What this task involves ▸ Which of the lines below hold "name"? Please return each one.

Data provided ▸

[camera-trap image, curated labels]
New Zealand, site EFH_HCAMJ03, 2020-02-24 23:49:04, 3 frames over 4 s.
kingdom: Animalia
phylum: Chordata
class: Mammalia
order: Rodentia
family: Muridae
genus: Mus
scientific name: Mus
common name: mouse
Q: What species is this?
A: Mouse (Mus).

...

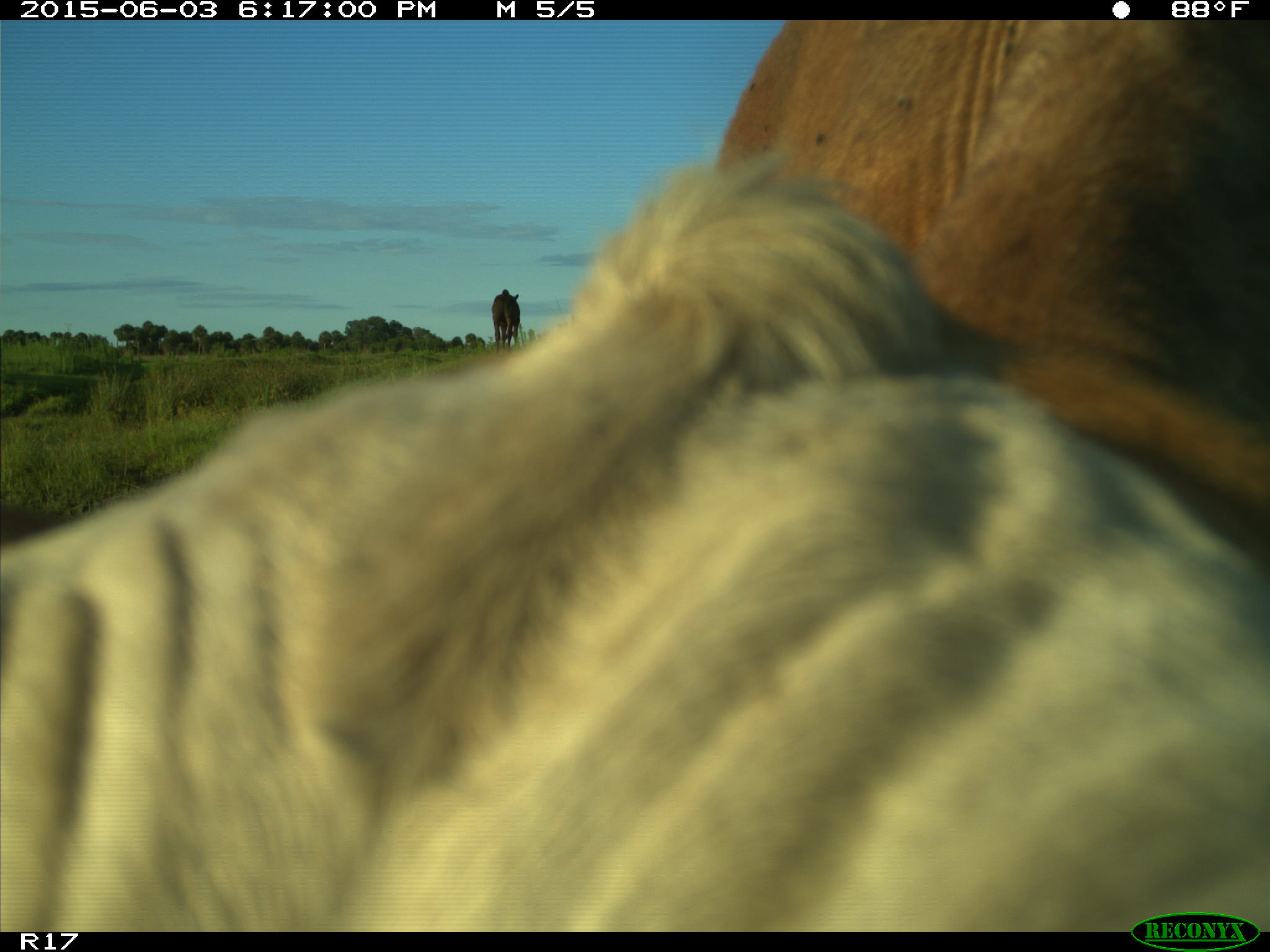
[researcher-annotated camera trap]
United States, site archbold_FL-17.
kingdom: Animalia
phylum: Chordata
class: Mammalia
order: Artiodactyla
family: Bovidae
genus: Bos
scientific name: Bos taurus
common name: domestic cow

Result ▸
scientific name: Mus
common name: mouse
scientific name: Bos taurus
common name: domestic cow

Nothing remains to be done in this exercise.